…my feelings right now as expressed in song, prose, and poetry.
Bob Dylan: I threw it all away
For I’, substitute ‘we’:
Once I had mountains in the palm of my hand
And rivers that ran through every day
I must have been mad
I never knew what I had
Until I threw it all away
Procol Harum: Broken Barricades
Now gather up sea shells
And write down brave words
Your prayers are unanswered
Your idols absurd
The seaweed and the cobweb
Have rotted your sword
Your barricades broken
Your enemies Lord
British general Edward Spears, describing his feelings in the aftermath of Munich:
Like most people, I have had my private sorrows, but there is no loss that can compare with the agony of losing one’s country, and that is what some of us felt when England accepted Munich. All we believed in seemed to have lost substance.

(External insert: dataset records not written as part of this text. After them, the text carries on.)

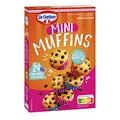 Produktbild: Dr. Oetker Mini Muffins, 270 g, Backmischung für Rührteig mit Schokotropfen, zum Zubereiten von 24 Mini Muffins, inkl. Mini-Papierbackförmchen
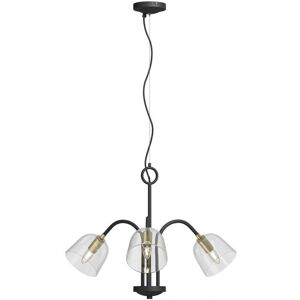 Lampada a sospensione Lucande Anjita - Stile vintage, 3 paralumi in vetro, E14 Lampada a sospensione Lucande Anjita - Stile vintage, 3 paralumi in vetro, E14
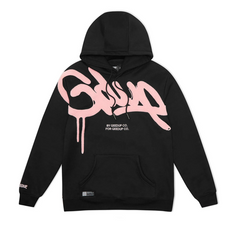 Geedup Co Handstyle Hoodie - Black/Pink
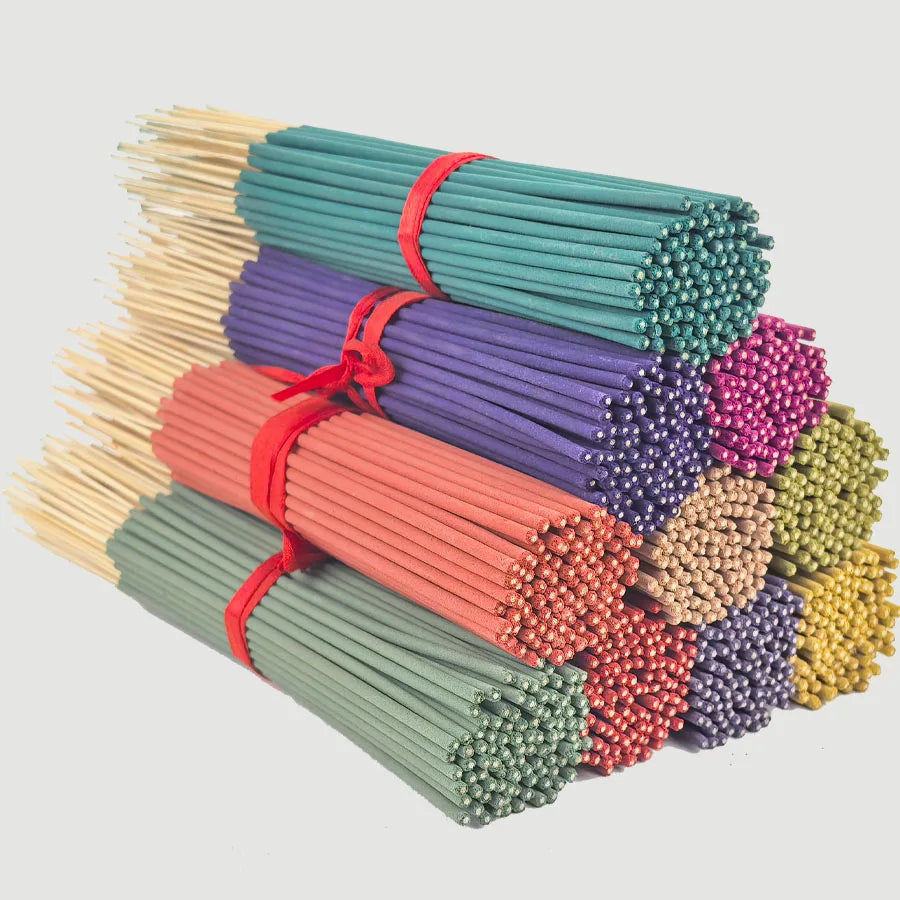 7 Sets of 140 Incense Sticks, Available in Four Seasonal Sets: Rose, Lavender, Sandalwood, Jasmine, Mint, Cherry Blossom, Her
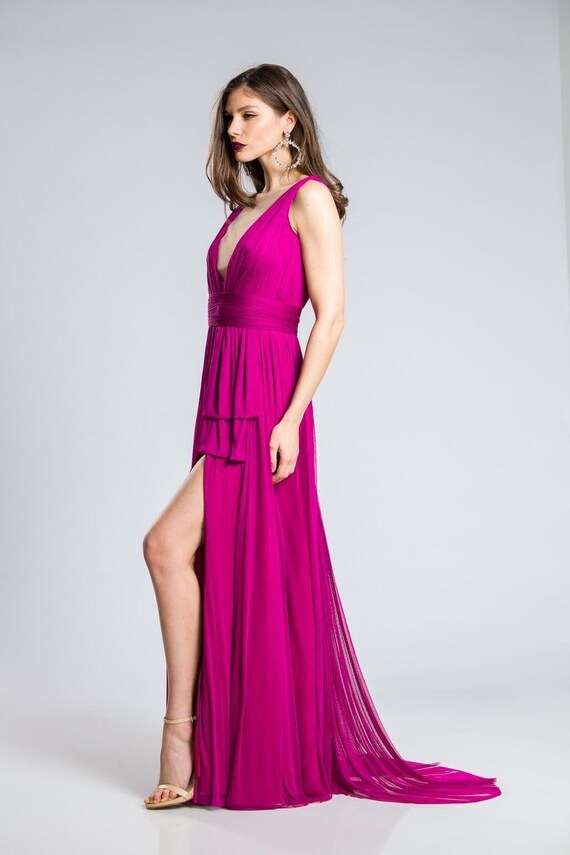 silk tulle dress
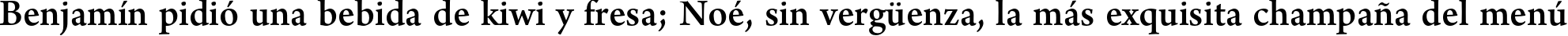 Пример написания шрифтом Adobe Naskh Medium текста на испанском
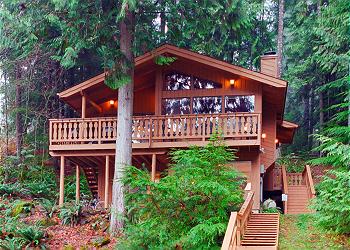 Bed and Breakfast cabins on Mt. Baker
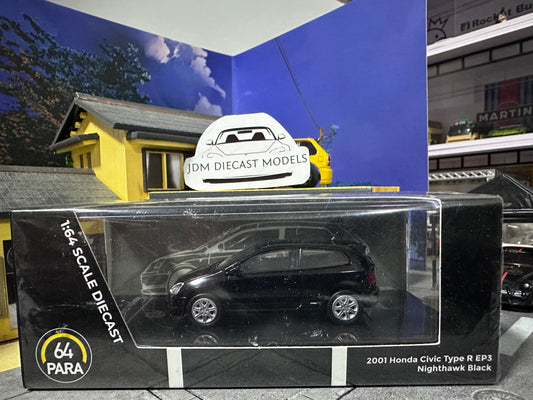 Para64 2001 Honda Civic Type R EP3 Nighthawk Black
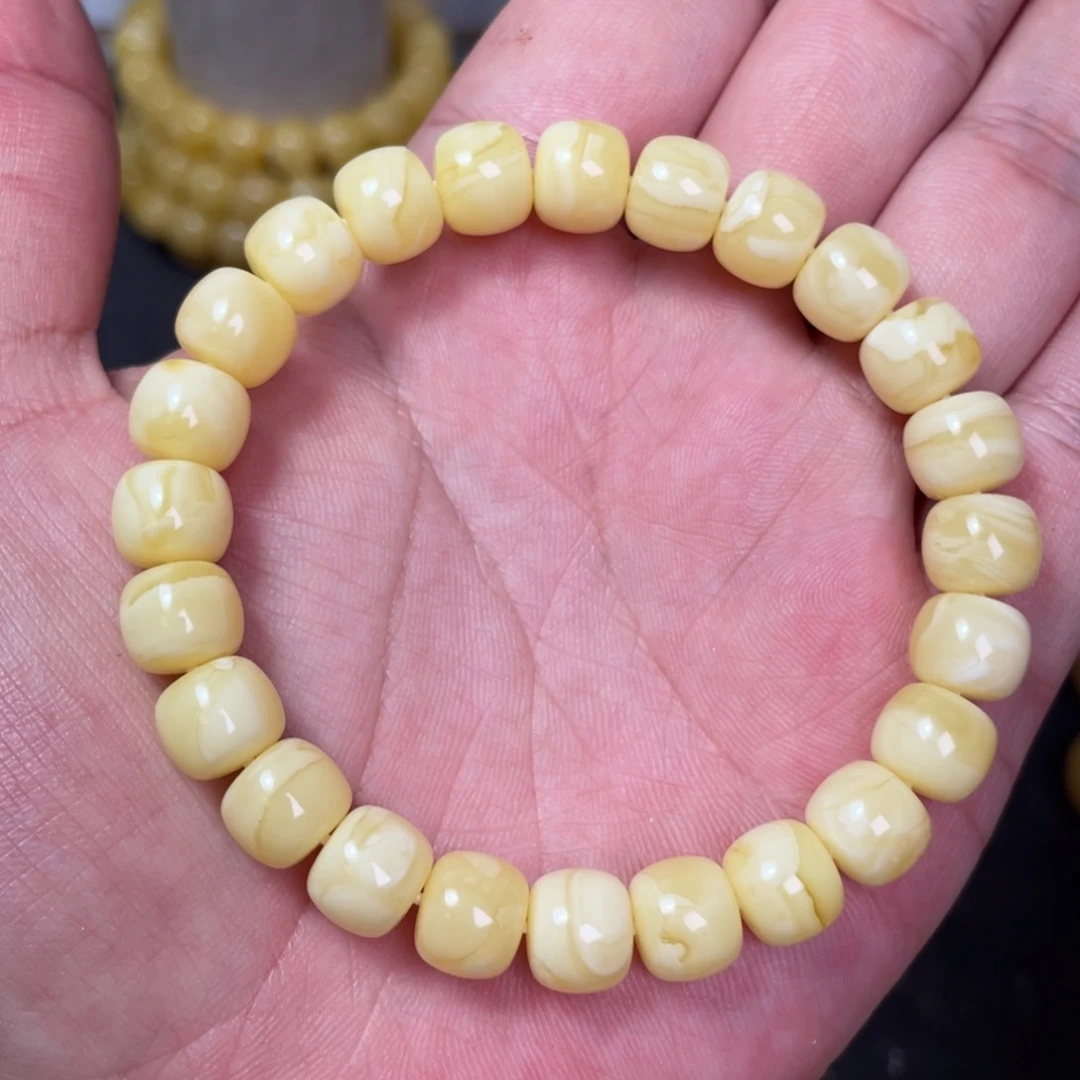 未镶嵌蜜蜡裸石蜜蜡手串9.5mm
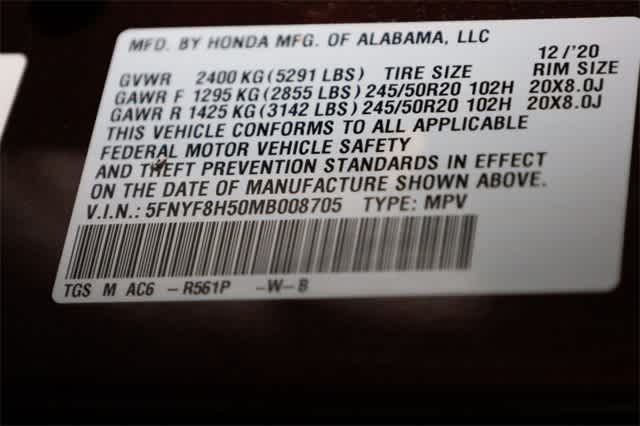 Thumbnail: 2021 Honda Passport - 39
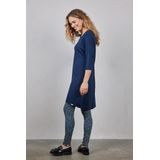 Jurken - Donkerblauw - Viscose en Elasthan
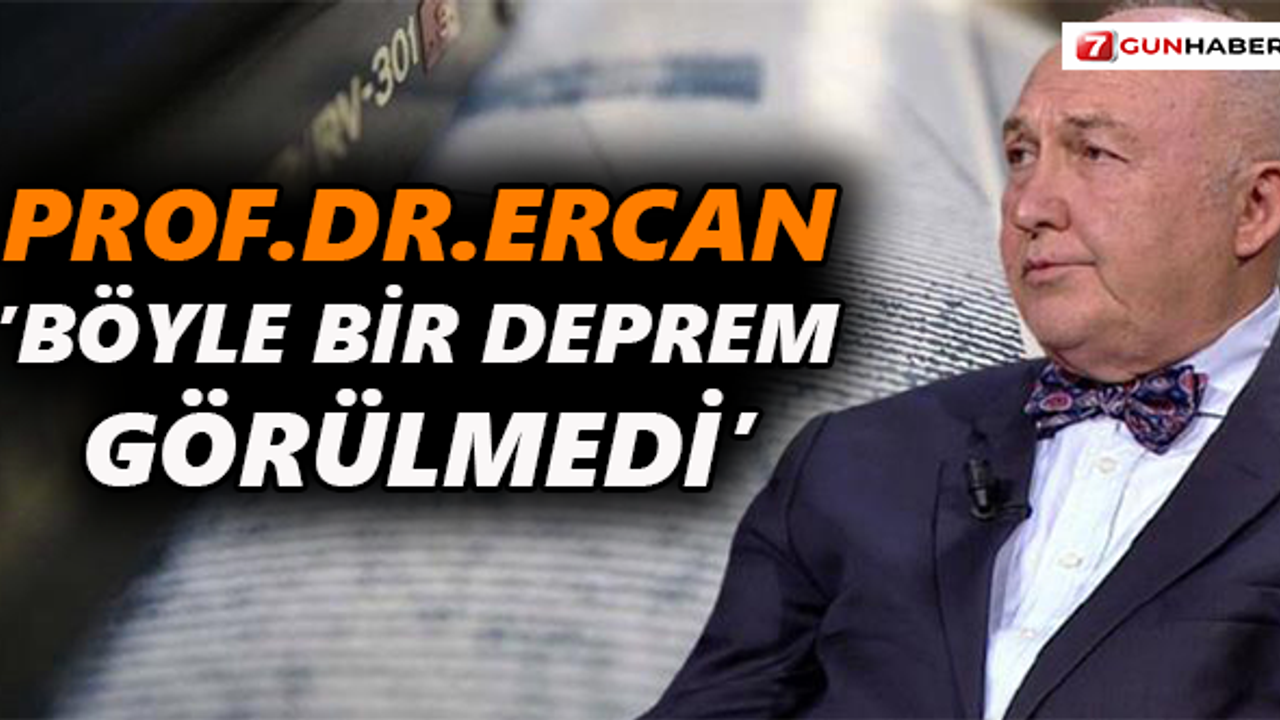 Prof. Dr. Ercan, Antalya depreminin ardından konuştu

The life of each of us has roots without which it must wither; these derive sustenance from the soil of our native land, its thoughts, its way of life, its magnificent history; the lineage of the British race is our inspiration. The past tells us what the future should be. When we threw the Czechs to the Nazi wolves, it seemed to me as if the beacon lit centuries ago, and ever since lighting our way, had suddenly gone out, and I could not see ahead.
Yet it was only two years after Munich that Britain demonstrated its magnificent resistance to Nazi conquest.
From an English or Scottish ballad
I am a little wounded but am not slain
I will lie me down for to bleed a while
Then I’ll rise and fight with you again
Lie down to bleed a while, if you need to–but not for too long–but do not give up. The stakes are way too high.